The vote has been deemed largely free and fair by the national electoral commission.
A crowded field of 39 candidates has now shrunk to just two, with Zelenskiy and Poroshenko set to go head-to-head in a second round run-off on April 21.
Propelled by his anti-establishment appeal, newcomer Zelenskiy must convince voters he is fit to lead a country that has been at war ever since protests in 2014 ejected a pro-Kremlin government and Russia annexed the Crimean peninsula.
He has been criticised for being an unknown quantity and light on policy detail, and his victory speech on Sunday provided little further insight into what he would do if handed the top job in the second round vote.
Both Zelenskiy and Poroshenko face firmly west, and neither wants to move Ukraine back into Russia's orbit.
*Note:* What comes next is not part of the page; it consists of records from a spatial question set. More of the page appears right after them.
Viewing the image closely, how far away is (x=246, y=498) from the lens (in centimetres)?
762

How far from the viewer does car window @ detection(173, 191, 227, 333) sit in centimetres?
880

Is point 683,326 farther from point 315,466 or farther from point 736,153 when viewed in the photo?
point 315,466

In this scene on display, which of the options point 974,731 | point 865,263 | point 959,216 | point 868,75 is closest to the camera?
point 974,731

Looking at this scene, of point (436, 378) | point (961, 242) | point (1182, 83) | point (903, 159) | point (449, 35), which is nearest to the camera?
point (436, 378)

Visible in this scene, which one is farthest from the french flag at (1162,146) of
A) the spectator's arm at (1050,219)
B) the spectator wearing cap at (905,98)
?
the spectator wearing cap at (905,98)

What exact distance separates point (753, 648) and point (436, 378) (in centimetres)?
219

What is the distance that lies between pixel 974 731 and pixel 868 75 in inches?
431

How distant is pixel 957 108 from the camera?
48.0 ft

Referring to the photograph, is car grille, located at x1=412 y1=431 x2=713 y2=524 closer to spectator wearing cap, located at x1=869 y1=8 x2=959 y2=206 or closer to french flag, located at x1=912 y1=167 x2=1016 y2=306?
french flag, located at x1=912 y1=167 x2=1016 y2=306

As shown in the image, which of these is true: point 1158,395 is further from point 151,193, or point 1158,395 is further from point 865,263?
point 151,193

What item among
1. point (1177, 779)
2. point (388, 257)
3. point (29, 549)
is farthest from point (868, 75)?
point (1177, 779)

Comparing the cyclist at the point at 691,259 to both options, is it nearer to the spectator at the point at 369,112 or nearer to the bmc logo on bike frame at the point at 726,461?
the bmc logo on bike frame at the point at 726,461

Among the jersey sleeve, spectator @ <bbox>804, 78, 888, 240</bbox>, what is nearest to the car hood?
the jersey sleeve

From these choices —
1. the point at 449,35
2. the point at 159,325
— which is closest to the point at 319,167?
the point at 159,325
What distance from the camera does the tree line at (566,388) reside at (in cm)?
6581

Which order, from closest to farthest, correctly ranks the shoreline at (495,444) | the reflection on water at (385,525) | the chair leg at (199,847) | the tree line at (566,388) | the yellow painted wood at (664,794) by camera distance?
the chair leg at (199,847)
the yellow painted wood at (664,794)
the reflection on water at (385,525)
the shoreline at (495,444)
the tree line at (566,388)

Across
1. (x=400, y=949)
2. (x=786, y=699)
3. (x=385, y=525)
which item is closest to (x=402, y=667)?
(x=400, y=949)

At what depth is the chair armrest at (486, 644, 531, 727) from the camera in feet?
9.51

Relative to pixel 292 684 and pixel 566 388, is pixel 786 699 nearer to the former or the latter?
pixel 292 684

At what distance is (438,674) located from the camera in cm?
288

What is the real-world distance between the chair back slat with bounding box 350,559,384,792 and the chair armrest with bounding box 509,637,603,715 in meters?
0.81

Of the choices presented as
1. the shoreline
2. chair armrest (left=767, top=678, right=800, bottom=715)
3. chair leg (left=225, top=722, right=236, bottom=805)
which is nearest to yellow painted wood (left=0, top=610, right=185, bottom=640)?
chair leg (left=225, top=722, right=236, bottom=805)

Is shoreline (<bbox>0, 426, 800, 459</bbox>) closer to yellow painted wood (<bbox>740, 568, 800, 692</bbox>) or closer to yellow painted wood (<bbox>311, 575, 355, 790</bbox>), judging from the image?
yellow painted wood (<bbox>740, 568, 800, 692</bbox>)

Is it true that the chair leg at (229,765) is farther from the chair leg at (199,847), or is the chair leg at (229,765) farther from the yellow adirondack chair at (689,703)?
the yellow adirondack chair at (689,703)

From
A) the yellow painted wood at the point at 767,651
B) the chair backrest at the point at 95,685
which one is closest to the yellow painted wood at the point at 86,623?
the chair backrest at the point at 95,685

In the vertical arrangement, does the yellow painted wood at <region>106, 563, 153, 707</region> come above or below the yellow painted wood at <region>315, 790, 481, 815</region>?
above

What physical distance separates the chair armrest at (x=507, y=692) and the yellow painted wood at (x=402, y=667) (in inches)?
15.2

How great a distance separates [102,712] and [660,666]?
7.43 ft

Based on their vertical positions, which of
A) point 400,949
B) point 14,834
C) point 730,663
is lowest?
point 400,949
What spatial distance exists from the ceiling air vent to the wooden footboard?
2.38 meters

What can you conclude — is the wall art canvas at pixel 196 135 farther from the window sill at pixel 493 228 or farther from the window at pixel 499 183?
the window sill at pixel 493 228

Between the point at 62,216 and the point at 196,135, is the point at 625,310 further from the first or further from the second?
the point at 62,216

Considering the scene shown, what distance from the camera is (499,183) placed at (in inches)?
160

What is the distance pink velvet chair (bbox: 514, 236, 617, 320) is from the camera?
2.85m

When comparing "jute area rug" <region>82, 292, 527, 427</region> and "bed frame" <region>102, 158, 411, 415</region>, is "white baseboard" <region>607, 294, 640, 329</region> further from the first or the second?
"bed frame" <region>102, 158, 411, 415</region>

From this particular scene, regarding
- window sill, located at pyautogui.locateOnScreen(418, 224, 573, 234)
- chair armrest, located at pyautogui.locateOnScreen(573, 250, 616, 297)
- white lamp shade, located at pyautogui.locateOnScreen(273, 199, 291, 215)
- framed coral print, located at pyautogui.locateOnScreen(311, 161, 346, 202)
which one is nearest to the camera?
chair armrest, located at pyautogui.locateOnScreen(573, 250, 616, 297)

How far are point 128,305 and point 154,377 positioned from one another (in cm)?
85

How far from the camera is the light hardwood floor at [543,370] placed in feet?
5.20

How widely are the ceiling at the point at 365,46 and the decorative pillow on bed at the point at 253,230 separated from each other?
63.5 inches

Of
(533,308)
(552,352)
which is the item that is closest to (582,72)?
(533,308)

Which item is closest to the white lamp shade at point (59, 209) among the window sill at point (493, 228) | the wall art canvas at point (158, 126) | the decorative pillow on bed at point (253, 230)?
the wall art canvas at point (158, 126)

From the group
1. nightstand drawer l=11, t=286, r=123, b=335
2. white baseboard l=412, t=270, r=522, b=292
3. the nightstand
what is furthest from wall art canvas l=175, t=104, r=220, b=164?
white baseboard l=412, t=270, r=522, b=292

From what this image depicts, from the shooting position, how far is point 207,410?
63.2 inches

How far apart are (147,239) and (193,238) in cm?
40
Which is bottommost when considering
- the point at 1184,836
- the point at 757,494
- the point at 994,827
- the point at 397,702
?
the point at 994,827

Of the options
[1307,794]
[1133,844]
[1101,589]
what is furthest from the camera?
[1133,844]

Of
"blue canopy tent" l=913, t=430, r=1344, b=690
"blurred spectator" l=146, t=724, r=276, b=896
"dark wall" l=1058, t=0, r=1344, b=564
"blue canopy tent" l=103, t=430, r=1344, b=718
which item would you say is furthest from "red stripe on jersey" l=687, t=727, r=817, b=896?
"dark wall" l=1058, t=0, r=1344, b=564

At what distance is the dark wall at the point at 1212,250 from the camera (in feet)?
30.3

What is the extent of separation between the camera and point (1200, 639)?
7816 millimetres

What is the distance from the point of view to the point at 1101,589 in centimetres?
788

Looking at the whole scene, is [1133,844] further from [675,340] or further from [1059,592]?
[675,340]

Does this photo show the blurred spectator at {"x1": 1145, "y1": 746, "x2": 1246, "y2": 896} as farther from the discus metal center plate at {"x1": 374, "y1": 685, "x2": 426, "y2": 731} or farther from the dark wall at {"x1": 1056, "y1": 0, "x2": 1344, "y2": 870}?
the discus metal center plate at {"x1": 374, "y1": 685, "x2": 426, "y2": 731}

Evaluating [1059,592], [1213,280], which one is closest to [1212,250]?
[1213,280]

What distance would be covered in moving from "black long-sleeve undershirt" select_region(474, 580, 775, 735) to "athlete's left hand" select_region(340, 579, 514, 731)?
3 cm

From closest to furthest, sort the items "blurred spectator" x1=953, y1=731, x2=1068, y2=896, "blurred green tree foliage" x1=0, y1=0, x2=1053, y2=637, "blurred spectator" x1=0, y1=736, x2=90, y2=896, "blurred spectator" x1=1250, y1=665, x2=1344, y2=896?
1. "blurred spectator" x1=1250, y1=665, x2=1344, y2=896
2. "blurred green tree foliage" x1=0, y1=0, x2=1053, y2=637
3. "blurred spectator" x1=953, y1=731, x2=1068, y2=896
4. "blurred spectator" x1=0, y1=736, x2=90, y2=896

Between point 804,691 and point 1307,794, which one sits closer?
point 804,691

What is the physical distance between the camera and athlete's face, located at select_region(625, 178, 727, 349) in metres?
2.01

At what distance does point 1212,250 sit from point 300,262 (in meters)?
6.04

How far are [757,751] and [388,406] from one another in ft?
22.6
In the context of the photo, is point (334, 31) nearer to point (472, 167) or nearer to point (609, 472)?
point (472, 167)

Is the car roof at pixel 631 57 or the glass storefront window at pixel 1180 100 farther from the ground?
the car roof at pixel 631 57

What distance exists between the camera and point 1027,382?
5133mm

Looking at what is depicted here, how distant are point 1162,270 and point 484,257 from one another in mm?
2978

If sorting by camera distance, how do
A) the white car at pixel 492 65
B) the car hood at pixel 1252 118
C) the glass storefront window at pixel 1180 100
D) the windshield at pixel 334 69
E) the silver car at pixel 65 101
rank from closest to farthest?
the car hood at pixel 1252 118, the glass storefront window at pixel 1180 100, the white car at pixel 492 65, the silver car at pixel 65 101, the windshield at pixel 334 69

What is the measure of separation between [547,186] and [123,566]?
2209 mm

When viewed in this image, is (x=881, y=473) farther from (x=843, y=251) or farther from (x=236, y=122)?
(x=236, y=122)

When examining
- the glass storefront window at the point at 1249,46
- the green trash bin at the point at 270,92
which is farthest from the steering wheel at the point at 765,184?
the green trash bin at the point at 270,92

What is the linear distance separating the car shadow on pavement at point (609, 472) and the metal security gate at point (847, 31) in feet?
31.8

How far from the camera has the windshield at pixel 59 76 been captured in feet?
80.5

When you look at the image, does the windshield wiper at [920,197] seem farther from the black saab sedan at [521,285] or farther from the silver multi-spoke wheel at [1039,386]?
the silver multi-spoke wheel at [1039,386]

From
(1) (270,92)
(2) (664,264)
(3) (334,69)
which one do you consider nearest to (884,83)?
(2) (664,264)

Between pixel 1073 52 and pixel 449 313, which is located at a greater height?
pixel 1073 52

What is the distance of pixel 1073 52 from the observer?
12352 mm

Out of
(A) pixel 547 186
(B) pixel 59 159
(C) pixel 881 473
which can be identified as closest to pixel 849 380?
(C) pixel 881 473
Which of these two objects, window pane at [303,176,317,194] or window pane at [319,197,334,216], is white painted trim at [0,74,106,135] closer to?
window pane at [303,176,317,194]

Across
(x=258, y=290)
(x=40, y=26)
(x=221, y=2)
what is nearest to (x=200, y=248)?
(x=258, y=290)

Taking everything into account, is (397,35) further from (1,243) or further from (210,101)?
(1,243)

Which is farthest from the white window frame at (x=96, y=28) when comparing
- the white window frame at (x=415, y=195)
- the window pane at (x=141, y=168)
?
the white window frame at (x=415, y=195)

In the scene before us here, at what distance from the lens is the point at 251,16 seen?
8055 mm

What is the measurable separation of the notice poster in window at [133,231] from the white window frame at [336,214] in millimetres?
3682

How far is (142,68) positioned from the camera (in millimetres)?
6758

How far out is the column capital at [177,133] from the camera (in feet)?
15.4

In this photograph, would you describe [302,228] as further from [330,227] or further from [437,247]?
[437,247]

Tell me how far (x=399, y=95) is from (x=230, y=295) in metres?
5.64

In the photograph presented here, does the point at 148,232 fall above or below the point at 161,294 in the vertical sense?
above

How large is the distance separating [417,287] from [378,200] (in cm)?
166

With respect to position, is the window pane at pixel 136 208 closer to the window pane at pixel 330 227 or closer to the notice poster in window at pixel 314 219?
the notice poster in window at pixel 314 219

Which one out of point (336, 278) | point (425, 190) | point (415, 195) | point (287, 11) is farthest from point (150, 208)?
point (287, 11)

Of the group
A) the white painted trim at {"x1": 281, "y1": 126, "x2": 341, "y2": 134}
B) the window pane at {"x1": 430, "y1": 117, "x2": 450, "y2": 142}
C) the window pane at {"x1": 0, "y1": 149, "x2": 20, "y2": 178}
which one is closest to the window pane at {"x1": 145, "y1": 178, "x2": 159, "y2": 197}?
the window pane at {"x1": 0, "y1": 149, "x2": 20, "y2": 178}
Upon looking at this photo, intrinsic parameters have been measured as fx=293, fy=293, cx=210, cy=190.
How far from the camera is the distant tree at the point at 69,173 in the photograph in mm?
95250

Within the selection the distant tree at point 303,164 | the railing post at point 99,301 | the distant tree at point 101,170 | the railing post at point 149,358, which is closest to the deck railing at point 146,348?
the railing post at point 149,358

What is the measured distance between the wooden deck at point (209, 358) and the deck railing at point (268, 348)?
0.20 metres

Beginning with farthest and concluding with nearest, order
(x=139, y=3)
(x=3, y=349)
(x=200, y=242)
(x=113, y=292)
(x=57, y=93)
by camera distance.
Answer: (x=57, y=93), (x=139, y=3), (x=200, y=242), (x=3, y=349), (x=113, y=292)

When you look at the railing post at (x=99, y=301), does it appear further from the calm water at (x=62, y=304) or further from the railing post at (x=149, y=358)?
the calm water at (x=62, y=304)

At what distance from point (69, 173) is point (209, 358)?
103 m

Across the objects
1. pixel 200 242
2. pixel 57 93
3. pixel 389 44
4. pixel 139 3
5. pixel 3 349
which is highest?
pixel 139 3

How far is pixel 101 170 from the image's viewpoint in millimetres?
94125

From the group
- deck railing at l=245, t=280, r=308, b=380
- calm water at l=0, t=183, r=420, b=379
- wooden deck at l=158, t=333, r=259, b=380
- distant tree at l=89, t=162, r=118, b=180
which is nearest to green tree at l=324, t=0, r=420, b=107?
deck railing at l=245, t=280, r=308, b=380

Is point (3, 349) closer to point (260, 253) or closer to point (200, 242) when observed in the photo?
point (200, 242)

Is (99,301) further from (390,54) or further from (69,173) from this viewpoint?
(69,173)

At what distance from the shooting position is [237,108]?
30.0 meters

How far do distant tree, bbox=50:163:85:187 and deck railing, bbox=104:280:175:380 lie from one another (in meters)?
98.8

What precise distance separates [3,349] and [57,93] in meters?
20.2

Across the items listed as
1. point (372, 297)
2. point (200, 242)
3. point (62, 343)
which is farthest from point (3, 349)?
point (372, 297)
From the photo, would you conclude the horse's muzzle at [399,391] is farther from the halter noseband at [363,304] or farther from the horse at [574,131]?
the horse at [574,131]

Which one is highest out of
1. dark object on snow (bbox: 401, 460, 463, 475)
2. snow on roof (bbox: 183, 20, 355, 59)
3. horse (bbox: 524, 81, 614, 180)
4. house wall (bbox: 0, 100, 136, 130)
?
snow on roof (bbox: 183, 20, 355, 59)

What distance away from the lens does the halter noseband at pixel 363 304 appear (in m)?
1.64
But investors are also keen to see if the next president would push reforms required to keep the country in an International Monetary Fund bailout program that has supported Ukraine through war, sharp recession and a currency plunge.
With 50.4 per cent of ballots counted by 9am on Monday, Zelenskiy held 30.2 per cent of the vote, the Central Election Commission said.
The result is a powerful challenge to the veteran politician Poroshenko, at 16.6 per cent, and former Prime Minister Yulia Tymoshenko, who trailed in third place with 13.1 per cent.
"I would like to say 'thank you' to all the Ukrainians who did not vote just for fun," Zelenskiy told cheering supporters on Sunday. "It is only the beginning, we will not relax."
In keeping with the laid-back style of his campaign, Zelenskiy's election night venue provided a bar with free alcohol, table football and table tennis games.
Poroshenko called the result a "severe lesson", especially from younger voters, and urged their support in a second round.
"You see changes in the country, but want them to be quicker, deeper and of higher quality. I have understood the motives behind your protest," he said.
Poroshenko sought to portray Zelenskiy as unfit to represent Ukraine abroad, especially when taking on Russian President Vladimir Putin in international talks.
Putin "dreams of a soft, pliant, tender, giggling, inexperienced, weak, ideologically amorphous and politically undecided president of Ukraine. Are we really going to give him that opportunity?" Poroshenko said.
Tymoshenko said at a news conference she might yet challenge the result, adding that her team's exit polling put her in second place.
Poroshenko has fought to integrate the country with the European Union and NATO, while strengthening the military that is fighting Kremlin-backed separatists in Ukraine's east.